The question that animates Ivanhoe is: how do we make a program that students want to engage with by choice, and not by force. Towards that end, we are working on three features this year:

  1. Email notifications

    Email notifications are an important addition in this version of the Ivanhoe game because players know immediately when a new move is made. This allows them to respond to each other quickly and keeps the game moving at a relatively fast pace.

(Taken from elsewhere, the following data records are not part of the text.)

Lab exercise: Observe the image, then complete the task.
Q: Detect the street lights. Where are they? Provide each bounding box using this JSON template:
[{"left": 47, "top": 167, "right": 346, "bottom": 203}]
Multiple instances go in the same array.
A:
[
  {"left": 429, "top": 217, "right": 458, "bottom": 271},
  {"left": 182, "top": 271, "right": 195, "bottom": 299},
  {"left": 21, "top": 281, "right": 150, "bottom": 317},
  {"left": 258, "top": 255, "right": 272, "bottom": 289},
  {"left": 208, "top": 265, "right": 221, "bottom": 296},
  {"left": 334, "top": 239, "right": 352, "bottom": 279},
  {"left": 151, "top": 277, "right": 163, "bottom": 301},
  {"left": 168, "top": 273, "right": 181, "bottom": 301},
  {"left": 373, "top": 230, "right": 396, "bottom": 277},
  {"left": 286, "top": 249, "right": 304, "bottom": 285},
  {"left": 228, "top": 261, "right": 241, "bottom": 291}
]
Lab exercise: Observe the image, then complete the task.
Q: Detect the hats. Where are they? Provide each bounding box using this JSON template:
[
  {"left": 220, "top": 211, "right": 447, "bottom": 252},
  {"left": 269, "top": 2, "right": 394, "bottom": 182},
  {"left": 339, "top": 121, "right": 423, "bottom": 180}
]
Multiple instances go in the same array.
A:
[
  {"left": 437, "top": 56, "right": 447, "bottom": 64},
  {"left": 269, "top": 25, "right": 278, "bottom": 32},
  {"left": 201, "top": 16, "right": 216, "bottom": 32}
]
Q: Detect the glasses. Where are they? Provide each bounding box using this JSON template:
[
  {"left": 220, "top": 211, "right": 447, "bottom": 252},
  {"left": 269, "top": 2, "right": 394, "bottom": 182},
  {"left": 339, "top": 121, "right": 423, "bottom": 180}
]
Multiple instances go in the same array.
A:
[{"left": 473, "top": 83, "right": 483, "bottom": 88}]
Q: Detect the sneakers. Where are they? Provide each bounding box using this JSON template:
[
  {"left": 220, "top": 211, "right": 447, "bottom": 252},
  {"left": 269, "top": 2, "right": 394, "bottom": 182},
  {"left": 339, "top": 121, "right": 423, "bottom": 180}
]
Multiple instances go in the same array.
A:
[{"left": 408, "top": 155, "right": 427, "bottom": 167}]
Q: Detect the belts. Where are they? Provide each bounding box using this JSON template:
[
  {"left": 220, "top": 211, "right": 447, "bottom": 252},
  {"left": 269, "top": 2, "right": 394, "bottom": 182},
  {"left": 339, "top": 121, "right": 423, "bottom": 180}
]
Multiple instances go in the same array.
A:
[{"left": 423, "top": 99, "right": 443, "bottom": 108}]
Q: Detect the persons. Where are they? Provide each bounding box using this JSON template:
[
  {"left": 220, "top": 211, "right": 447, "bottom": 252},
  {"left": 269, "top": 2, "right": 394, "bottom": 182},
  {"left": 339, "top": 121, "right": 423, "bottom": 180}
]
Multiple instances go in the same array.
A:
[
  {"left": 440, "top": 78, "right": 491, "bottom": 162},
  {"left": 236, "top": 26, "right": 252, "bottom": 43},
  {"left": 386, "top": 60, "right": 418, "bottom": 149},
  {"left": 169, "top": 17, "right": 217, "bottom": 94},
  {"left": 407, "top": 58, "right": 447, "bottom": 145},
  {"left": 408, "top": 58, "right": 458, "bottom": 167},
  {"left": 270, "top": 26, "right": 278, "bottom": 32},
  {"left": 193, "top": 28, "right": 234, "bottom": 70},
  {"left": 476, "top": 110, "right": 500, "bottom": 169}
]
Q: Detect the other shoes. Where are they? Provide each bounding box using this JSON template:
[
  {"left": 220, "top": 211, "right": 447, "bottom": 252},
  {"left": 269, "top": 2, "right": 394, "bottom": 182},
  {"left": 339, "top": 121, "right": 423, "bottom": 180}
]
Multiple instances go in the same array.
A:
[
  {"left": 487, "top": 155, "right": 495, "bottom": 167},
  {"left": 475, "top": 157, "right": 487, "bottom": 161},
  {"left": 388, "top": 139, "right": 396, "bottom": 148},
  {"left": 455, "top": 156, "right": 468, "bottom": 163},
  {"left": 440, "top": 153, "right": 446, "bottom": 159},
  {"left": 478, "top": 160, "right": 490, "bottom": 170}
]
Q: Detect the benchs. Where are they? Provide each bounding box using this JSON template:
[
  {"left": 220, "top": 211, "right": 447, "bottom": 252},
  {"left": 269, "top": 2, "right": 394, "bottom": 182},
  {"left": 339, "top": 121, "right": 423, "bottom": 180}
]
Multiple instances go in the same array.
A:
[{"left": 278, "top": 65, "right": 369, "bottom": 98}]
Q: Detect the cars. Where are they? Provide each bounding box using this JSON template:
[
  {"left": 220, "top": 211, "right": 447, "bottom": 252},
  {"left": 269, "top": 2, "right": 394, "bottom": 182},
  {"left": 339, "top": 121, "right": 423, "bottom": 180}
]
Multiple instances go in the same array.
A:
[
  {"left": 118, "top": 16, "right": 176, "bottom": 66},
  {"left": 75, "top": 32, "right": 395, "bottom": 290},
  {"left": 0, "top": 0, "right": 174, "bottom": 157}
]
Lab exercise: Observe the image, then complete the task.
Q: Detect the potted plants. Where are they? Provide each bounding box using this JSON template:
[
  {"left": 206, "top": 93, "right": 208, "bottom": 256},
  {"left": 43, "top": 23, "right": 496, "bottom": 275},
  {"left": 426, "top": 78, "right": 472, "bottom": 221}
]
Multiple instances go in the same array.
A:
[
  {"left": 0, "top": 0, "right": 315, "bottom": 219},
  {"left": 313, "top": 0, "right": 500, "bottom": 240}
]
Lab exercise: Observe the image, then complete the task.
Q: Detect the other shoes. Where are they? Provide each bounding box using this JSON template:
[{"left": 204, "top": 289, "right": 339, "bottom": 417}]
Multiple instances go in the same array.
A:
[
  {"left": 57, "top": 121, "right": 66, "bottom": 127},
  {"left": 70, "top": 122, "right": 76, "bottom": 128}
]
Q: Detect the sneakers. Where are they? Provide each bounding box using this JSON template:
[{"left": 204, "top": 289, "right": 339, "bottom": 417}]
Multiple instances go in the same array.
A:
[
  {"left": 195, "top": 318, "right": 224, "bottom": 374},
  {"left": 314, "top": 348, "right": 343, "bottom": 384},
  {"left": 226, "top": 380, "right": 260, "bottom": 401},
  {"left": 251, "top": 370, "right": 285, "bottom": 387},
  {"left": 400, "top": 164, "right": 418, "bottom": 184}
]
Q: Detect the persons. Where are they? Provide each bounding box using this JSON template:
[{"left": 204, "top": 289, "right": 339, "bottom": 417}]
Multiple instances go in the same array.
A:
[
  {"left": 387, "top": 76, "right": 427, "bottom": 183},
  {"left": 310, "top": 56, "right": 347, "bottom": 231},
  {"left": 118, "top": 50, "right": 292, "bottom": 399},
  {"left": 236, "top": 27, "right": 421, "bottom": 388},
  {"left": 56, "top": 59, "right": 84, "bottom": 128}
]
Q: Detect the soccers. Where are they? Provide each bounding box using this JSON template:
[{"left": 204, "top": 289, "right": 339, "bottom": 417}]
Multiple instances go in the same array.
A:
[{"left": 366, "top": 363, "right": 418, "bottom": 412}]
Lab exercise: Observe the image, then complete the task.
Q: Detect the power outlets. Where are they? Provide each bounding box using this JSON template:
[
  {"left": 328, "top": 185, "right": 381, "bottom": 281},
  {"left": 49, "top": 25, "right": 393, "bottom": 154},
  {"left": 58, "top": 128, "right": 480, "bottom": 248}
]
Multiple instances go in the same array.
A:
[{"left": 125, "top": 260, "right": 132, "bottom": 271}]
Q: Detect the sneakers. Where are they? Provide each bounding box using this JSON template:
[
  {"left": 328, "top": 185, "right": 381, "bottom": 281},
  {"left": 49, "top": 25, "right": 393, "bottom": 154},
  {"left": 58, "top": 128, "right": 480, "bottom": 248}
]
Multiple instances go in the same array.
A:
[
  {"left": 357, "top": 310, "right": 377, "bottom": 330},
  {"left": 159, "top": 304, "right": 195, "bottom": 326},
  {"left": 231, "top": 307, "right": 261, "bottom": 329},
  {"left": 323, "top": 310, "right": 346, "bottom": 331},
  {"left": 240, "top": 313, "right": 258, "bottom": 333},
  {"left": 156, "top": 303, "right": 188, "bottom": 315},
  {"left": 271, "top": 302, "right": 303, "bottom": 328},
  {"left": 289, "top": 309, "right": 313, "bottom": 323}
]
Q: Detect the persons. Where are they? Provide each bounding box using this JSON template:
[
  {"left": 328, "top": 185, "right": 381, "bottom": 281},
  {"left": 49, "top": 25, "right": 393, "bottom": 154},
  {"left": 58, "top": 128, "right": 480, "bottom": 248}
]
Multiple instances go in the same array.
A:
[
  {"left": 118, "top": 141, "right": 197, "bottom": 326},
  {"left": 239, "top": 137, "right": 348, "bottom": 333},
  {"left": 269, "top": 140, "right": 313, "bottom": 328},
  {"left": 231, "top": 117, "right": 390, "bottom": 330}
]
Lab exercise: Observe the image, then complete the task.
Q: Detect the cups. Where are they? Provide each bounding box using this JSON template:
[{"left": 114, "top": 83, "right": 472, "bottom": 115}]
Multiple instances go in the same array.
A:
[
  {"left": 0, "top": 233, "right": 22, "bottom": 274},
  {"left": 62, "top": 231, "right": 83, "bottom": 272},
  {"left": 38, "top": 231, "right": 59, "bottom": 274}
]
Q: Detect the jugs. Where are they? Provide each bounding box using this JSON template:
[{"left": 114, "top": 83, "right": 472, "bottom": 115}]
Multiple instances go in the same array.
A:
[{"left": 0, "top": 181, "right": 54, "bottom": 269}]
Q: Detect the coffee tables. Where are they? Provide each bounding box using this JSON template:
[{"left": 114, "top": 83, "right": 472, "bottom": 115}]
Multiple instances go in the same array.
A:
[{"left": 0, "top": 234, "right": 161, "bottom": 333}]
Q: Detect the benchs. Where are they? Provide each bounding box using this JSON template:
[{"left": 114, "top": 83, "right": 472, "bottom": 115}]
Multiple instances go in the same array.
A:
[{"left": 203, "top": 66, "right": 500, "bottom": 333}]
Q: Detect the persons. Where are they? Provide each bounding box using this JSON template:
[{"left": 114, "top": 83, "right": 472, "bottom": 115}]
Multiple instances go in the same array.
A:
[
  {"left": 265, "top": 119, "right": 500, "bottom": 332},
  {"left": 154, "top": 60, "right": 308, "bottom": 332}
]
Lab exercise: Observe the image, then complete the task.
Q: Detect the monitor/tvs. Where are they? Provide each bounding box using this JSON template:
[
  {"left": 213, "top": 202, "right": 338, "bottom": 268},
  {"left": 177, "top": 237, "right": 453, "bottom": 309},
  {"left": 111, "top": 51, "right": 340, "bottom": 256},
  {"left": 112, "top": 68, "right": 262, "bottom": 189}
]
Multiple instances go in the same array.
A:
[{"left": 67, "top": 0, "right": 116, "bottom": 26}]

In our own experience playing the game, pacing–specifically knowing when moves have been made–is extremely important to keeping players engaged with the game currently being played.

  2. Responding to multiple moves

    This is another important functional addition to the first version of Ivanhoe, in which players could respond to only one move at a time responding to more than one move at once allows players to “stretch” the ways in which they perform their character. Responding to multiple moves will also open up different analytical possibilities and allow for drawing connections between larger groups of ideas.

  3. Intuitive and streamlined interface

    Our new interface is designed to allow more personalization by the game administrator and to increase functionality. We eliminated unnecessary visual clutter, reorganized information for more intuitive reading, and implemented options to change color schemes/game images.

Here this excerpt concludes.